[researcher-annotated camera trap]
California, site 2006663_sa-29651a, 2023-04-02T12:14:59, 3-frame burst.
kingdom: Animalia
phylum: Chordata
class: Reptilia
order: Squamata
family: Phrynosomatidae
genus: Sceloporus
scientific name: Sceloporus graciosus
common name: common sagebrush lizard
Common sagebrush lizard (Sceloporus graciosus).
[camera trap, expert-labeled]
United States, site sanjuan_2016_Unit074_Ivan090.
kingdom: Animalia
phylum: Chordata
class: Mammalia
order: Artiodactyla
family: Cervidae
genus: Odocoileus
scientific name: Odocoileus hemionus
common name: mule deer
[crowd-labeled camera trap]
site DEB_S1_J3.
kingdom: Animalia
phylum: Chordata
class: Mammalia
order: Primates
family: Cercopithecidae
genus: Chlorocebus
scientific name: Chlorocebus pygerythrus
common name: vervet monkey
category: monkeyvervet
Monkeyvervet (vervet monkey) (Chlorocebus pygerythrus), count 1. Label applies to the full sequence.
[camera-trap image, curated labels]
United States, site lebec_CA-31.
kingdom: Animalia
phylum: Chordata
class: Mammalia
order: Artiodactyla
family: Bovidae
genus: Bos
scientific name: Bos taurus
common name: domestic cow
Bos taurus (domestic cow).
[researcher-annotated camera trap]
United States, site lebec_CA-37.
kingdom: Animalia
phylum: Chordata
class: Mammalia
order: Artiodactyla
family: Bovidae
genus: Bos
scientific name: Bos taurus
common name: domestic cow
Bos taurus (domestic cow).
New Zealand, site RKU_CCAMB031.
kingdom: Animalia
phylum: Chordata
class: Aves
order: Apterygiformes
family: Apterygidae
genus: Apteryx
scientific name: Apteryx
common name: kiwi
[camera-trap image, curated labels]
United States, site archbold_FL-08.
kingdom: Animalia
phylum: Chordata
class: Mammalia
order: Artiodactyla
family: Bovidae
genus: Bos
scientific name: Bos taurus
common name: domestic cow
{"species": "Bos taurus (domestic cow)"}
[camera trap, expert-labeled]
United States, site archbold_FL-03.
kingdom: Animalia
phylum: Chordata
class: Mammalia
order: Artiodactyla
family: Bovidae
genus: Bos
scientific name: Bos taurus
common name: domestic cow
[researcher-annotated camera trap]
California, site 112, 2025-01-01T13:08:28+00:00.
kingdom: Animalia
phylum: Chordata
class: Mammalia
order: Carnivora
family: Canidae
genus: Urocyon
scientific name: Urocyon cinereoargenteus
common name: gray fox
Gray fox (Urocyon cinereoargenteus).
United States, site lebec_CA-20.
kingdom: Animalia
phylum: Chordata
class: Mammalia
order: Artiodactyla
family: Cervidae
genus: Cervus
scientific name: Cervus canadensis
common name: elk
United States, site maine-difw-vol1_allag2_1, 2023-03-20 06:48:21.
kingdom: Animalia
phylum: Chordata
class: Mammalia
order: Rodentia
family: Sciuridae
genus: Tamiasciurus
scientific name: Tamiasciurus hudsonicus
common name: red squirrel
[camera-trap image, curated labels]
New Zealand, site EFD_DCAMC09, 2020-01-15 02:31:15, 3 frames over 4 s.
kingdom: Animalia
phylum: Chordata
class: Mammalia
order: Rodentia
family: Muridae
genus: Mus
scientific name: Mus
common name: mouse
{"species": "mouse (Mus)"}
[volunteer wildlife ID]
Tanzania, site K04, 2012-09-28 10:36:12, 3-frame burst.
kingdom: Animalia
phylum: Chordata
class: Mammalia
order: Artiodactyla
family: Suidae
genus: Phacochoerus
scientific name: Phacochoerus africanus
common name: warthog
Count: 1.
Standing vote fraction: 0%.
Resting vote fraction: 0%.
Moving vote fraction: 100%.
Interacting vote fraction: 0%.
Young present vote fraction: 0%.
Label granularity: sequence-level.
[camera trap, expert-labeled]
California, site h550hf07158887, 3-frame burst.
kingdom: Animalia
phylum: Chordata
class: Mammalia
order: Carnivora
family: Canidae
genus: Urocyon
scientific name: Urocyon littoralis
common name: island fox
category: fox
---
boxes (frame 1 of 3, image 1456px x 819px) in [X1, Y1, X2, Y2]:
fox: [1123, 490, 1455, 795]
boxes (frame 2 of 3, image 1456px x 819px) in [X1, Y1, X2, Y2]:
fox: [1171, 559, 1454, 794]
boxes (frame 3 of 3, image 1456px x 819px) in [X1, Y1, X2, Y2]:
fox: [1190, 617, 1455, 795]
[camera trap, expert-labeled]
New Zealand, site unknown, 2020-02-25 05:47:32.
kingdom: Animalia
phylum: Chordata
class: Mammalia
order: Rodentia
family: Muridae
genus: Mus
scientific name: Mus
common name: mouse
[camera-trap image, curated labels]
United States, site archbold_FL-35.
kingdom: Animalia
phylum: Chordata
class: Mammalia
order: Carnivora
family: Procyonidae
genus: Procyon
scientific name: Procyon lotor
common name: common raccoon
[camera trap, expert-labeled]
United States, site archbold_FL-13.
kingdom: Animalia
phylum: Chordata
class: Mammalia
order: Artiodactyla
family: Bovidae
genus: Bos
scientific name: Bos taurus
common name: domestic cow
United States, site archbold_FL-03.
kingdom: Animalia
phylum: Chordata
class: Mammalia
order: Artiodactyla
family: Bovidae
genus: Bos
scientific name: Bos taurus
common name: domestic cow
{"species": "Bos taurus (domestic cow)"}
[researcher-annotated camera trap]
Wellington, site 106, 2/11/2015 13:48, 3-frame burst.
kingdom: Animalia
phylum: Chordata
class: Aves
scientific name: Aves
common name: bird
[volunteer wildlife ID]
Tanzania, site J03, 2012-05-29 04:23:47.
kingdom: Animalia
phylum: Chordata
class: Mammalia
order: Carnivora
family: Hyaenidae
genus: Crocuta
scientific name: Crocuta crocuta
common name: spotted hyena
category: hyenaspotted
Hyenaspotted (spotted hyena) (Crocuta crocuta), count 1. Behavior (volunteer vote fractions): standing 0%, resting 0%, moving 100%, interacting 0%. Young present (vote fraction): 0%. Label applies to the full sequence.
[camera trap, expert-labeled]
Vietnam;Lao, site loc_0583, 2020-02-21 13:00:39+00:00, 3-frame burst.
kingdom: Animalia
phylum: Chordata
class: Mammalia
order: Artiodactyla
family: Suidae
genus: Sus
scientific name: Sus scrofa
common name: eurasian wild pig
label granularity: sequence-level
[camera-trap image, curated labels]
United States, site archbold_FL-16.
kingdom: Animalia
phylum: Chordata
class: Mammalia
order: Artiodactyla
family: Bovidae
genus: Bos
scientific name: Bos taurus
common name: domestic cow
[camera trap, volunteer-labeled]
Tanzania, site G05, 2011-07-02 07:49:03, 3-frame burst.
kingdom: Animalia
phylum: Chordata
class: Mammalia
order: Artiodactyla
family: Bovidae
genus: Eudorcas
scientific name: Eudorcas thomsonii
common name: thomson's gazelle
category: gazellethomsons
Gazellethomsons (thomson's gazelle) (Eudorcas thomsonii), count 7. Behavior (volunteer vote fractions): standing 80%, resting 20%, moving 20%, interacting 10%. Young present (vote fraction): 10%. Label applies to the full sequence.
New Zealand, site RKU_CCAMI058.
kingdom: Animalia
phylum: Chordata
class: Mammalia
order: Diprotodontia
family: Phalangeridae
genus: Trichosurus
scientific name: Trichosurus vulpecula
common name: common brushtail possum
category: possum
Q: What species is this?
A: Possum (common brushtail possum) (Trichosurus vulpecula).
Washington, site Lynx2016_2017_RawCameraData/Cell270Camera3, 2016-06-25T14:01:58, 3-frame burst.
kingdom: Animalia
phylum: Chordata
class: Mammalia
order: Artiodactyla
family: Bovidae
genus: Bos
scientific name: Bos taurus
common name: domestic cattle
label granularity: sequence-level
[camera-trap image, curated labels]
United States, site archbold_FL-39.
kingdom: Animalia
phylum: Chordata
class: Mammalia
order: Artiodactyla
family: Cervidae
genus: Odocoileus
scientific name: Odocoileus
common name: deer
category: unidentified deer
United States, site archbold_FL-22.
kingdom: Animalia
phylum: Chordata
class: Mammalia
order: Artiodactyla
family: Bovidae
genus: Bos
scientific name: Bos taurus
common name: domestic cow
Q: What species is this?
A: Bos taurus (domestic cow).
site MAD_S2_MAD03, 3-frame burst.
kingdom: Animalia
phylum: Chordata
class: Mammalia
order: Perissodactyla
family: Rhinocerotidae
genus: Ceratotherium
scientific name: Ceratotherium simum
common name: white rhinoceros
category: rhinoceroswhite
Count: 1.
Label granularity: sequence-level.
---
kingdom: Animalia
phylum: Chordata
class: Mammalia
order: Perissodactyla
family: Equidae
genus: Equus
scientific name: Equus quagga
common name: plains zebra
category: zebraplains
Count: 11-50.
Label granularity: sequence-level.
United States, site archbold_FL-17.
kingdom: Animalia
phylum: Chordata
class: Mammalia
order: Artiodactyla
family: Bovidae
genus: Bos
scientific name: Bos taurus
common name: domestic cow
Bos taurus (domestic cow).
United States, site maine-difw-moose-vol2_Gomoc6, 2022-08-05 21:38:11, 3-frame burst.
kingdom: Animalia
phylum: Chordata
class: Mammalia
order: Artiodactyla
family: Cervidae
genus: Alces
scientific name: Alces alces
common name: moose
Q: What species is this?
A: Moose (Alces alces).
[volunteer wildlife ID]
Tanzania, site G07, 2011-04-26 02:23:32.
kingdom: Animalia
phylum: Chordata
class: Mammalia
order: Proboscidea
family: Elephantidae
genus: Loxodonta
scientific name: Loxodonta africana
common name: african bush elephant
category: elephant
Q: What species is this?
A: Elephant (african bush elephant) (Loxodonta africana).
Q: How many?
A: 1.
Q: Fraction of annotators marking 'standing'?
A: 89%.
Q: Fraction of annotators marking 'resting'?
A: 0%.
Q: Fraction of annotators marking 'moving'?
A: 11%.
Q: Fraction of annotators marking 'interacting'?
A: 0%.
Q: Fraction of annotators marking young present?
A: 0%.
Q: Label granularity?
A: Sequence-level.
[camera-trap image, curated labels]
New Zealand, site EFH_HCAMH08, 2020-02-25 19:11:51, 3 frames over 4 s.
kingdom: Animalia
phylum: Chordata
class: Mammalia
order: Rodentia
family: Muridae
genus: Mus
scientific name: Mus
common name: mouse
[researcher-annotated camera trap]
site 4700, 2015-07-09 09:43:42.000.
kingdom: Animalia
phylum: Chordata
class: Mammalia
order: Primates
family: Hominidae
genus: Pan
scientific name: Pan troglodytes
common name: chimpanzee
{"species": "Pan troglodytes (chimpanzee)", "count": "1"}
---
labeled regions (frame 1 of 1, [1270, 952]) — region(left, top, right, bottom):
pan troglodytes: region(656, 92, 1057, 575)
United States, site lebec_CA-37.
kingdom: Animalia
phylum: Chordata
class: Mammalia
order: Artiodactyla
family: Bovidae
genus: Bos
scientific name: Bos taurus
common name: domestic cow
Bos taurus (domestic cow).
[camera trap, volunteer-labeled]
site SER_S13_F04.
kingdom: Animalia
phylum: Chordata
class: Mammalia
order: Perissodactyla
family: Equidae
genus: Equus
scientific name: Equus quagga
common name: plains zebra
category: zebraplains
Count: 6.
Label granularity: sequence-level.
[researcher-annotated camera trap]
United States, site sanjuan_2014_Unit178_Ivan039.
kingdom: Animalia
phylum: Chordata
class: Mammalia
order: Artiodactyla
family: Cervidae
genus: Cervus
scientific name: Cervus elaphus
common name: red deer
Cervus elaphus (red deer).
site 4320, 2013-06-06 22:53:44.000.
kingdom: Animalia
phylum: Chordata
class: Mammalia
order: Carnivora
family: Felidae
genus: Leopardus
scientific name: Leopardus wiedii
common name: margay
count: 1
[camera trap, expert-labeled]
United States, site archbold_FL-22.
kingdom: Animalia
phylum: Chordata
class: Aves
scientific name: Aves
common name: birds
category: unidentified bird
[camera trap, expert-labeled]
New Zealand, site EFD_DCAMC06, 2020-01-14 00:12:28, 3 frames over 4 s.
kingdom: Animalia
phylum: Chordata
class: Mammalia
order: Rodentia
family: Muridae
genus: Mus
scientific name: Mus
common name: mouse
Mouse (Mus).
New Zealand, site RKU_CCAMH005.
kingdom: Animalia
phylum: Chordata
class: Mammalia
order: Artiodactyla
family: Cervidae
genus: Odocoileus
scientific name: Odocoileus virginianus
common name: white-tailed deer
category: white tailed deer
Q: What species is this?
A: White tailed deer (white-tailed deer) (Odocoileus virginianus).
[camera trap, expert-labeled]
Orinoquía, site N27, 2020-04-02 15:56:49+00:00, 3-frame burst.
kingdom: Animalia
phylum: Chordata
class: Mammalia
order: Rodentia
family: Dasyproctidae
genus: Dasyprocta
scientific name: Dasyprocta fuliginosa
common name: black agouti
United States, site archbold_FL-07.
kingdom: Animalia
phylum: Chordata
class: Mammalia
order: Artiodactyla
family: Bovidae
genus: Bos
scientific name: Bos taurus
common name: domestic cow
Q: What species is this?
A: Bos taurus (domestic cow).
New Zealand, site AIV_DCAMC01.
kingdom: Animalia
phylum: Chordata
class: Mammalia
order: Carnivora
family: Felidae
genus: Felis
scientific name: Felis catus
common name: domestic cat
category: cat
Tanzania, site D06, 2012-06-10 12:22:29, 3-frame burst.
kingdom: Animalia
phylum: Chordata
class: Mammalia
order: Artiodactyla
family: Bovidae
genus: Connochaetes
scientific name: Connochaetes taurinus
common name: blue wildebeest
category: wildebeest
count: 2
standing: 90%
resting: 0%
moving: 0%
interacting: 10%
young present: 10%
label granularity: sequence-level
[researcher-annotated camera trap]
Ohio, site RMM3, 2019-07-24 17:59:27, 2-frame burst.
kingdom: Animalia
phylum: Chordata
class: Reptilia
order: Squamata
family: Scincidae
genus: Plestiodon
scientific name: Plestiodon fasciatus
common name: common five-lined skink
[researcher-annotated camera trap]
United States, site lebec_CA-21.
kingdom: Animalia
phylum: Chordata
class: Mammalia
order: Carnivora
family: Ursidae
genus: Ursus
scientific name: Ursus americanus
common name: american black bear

EXERCISE DIRECTIONS:
All lines of the entries above where "over" turns up should be reported.

RESULT OF THIS TASK:
New Zealand, site EFD_DCAMC09, 2020-01-15 02:31:15, 3 frames over 4 s.
New Zealand, site EFH_HCAMH08, 2020-02-25 19:11:51, 3 frames over 4 s.
New Zealand, site EFD_DCAMC06, 2020-01-14 00:12:28, 3 frames over 4 s.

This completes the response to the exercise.